Re: converting URLs in .html files

Erik Ostrom (eostrom@mcs-server.gac.edu)
Tue, 31 Aug 93 12:37:40 CDT


Has anyone dealt with automatically converting the URLs within HTML files
so that you could take a set of files like the Library of Congress Vatican
Exhibit and use them off a local HTTP server rather than across the
Internet?

This won't help with the Vatican exhibit, but: If a cluster of related
files is written using relative URLs, then the only `conversion' you
need to do is to change the entry point.

That is, if http://sunsite.unc.edu/expo/vatican.exhibit/vatican.exhibit.html
contained a link to HREF="exhibit/Main_Hall.html", then you could just
copy all the files over to your local net, and jump to (say)
file:///my/html/files/vatican.exhibit/vatican.exhibit.html,
and the reference would now point you to the Main Hall file on your
local filesystem.

The Vatican exhibit uses absolute URLs, which is a pain for moving or
copying files. Oh well. A cluster of related files using relative
URLs should be easily portable. (That's the point of relative URLs,
as I understand it.) Yes, you need

to recreate the folder hierarchy of
the source server

but this is something that tar and other archivers already do.
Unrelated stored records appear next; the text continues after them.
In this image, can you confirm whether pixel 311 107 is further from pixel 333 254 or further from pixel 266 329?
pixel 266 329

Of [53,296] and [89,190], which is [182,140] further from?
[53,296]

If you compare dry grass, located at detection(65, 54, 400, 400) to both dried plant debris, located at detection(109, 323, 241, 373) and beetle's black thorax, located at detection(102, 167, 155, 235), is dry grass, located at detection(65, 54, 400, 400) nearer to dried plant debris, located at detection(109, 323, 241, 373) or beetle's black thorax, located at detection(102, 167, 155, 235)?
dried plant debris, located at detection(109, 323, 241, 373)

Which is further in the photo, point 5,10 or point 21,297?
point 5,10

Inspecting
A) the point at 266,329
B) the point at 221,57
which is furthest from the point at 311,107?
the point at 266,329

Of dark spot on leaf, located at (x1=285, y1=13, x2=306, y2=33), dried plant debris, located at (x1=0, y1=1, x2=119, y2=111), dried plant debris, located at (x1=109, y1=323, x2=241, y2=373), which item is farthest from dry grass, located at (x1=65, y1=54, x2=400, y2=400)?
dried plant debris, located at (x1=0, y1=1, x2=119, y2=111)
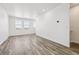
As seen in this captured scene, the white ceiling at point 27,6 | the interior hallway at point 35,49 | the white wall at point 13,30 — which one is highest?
the white ceiling at point 27,6

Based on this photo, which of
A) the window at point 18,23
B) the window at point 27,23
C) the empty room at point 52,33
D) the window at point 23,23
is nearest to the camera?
the empty room at point 52,33

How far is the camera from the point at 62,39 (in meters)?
4.34

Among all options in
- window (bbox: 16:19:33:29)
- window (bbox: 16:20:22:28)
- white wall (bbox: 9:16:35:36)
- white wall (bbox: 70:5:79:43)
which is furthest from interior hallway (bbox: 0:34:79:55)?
window (bbox: 16:19:33:29)

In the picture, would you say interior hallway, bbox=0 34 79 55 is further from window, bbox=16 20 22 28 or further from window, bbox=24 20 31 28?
window, bbox=24 20 31 28

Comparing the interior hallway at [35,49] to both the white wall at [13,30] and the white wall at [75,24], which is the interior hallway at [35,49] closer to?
the white wall at [75,24]

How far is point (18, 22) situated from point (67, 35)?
7431mm

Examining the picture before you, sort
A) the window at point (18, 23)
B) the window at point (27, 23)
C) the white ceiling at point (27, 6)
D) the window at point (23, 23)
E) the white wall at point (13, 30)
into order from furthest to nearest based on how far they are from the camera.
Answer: the window at point (27, 23) → the window at point (23, 23) → the window at point (18, 23) → the white wall at point (13, 30) → the white ceiling at point (27, 6)

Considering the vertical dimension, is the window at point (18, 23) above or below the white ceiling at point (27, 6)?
below

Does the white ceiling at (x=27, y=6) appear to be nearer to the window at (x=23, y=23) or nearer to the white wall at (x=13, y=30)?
the white wall at (x=13, y=30)

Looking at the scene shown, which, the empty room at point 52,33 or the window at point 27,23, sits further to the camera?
the window at point 27,23

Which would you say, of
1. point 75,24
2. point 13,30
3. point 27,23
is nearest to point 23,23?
point 27,23

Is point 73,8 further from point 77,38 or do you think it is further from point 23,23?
point 23,23

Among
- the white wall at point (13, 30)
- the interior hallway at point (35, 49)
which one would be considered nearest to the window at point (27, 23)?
the white wall at point (13, 30)
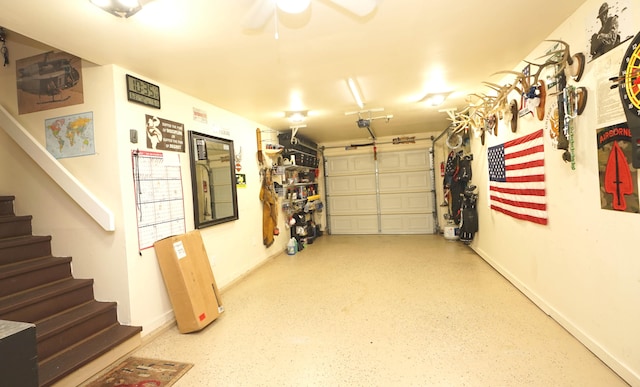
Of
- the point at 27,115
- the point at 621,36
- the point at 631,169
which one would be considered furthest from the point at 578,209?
the point at 27,115

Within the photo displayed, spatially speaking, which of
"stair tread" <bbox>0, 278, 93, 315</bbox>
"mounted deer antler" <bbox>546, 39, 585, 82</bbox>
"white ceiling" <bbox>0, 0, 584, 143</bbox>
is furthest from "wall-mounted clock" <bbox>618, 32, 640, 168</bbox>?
"stair tread" <bbox>0, 278, 93, 315</bbox>

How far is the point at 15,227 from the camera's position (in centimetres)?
255

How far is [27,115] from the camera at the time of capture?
260 cm

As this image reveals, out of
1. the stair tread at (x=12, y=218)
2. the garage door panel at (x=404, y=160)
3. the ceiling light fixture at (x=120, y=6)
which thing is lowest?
the stair tread at (x=12, y=218)

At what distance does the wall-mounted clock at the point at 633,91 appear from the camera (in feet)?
4.75

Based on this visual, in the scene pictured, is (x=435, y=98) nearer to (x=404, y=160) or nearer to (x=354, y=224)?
(x=404, y=160)

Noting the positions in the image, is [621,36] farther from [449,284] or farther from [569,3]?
[449,284]

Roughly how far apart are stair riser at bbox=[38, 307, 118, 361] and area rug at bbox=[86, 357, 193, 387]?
0.37 meters

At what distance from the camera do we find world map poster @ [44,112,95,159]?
95.4 inches

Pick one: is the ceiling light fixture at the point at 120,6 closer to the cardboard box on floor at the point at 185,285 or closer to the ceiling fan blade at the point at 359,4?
the ceiling fan blade at the point at 359,4

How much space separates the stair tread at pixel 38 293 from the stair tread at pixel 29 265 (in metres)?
0.17

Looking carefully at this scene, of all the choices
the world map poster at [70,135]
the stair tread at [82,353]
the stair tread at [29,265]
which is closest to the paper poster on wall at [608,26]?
the world map poster at [70,135]

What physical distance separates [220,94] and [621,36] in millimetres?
3365

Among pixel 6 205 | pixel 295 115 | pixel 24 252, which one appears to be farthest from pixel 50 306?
pixel 295 115
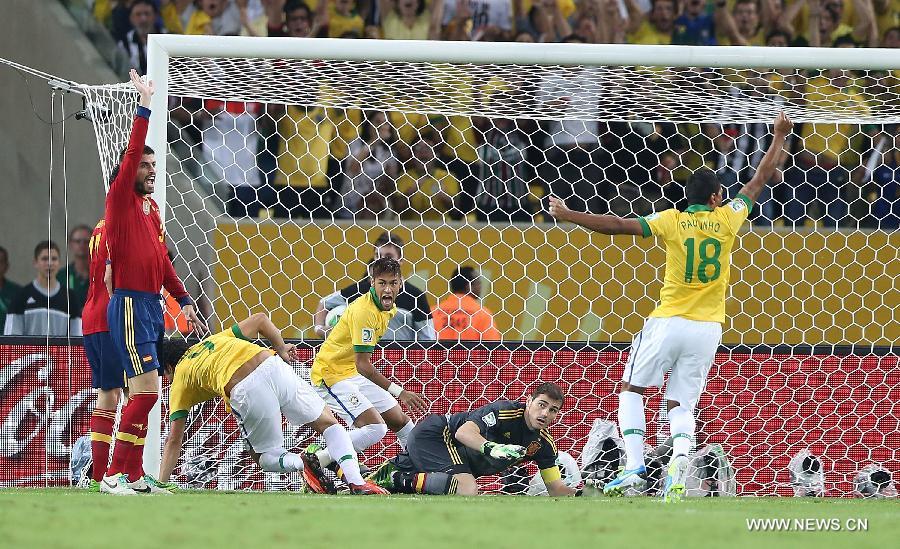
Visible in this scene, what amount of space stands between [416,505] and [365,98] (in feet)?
12.6

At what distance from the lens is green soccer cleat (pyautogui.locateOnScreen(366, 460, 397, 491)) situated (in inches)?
284

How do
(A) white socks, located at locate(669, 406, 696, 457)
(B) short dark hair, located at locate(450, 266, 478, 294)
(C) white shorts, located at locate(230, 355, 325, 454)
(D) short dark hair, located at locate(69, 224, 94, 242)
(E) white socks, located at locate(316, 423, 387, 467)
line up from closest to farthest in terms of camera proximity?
1. (A) white socks, located at locate(669, 406, 696, 457)
2. (C) white shorts, located at locate(230, 355, 325, 454)
3. (E) white socks, located at locate(316, 423, 387, 467)
4. (B) short dark hair, located at locate(450, 266, 478, 294)
5. (D) short dark hair, located at locate(69, 224, 94, 242)

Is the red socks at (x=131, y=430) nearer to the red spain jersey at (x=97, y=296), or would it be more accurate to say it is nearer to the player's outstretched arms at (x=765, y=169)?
the red spain jersey at (x=97, y=296)

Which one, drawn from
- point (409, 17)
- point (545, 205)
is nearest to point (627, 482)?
point (545, 205)

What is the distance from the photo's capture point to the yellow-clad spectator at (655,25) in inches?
462

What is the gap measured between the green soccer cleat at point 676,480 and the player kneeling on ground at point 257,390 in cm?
160

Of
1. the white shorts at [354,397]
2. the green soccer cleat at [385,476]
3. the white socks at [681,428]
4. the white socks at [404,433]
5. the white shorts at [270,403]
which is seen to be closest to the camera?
the white socks at [681,428]

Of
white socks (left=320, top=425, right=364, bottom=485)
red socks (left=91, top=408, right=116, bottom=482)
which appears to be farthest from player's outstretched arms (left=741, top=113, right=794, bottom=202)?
red socks (left=91, top=408, right=116, bottom=482)

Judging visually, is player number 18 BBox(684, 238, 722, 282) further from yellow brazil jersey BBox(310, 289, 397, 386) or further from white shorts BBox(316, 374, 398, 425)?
white shorts BBox(316, 374, 398, 425)

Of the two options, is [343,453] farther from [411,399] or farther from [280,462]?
[411,399]

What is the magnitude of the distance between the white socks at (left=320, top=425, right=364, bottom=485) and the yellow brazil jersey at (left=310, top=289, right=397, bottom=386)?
795mm

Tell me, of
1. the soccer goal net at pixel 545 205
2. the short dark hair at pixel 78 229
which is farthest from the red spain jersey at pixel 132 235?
the short dark hair at pixel 78 229

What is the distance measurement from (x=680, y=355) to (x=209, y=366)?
2.53 metres

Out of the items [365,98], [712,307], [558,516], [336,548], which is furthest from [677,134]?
[336,548]
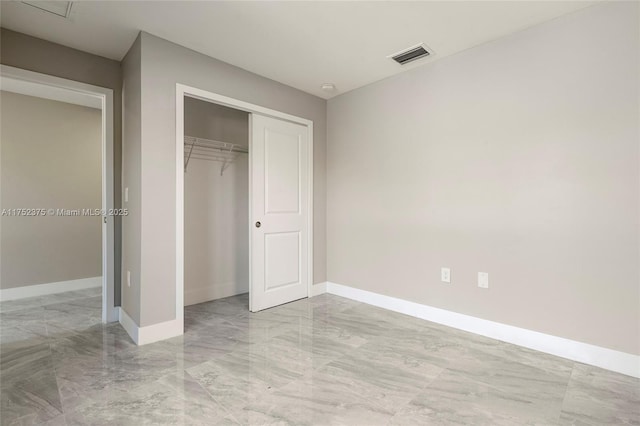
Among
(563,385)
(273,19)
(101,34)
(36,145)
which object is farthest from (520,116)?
(36,145)

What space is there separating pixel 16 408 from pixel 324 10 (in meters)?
2.97

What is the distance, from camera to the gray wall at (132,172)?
241cm

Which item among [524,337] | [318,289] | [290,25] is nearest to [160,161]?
[290,25]

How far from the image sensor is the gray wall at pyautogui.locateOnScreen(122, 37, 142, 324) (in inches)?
94.9

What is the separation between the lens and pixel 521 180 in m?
2.37

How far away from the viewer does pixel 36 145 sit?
149 inches

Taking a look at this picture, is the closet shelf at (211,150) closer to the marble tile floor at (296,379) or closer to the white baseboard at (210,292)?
the white baseboard at (210,292)

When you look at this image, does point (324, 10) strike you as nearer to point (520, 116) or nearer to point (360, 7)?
point (360, 7)

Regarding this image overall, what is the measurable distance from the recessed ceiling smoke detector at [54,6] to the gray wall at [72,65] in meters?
0.52

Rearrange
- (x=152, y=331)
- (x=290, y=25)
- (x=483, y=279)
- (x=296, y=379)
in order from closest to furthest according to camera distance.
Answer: (x=296, y=379) < (x=290, y=25) < (x=152, y=331) < (x=483, y=279)

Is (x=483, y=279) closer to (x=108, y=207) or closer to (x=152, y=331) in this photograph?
(x=152, y=331)

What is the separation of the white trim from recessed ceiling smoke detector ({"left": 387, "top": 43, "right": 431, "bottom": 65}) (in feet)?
9.81

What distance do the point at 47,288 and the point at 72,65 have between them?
280 centimetres

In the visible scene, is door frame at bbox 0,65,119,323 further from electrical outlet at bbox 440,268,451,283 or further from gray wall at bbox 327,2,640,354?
electrical outlet at bbox 440,268,451,283
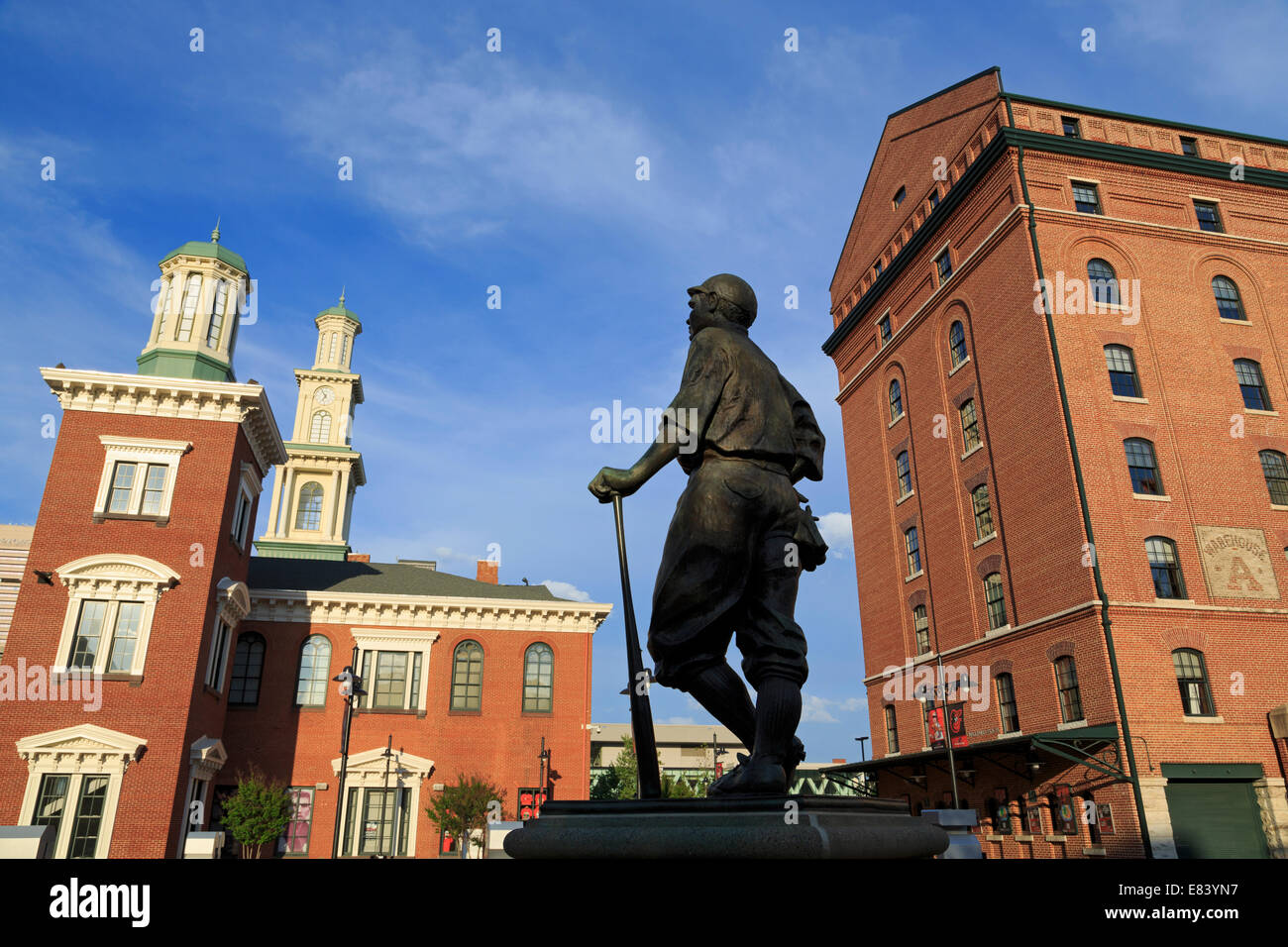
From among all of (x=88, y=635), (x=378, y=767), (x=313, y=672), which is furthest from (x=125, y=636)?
(x=378, y=767)

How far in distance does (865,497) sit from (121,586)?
29156 millimetres

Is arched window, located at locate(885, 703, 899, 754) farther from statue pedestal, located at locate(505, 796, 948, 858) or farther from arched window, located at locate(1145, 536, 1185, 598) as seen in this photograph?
statue pedestal, located at locate(505, 796, 948, 858)

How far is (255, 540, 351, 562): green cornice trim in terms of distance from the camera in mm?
46656

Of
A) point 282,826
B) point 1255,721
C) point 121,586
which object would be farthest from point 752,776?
point 282,826

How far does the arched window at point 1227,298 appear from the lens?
2825 centimetres

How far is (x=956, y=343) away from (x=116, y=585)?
101ft

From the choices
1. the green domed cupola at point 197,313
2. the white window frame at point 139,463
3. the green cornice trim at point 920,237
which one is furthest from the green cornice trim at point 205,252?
the green cornice trim at point 920,237

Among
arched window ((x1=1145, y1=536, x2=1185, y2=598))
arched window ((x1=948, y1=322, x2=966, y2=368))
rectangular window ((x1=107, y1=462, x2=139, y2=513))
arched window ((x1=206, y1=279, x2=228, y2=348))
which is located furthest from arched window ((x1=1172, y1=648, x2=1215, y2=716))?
arched window ((x1=206, y1=279, x2=228, y2=348))

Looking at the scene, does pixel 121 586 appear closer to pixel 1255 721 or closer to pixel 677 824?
pixel 677 824

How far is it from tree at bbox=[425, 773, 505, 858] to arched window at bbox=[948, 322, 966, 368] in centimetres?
2454

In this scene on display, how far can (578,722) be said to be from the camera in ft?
116

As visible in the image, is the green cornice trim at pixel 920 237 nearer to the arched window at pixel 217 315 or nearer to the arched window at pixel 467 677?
the arched window at pixel 467 677

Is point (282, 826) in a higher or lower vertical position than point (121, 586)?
lower

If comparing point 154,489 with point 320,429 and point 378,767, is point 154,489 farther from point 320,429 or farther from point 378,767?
point 320,429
For links that _aren't_ relative, it's really questionable whether you
want to convert. Usually (I hope) an URL inside a document absolute because it points to something unrelated, which wouldn't be
part of the package you brought to your local net anyway. Of course,
this isn't the case with the Vatican exhibit, or, no doubt, with many
other data sets on the web now. I can dream, though.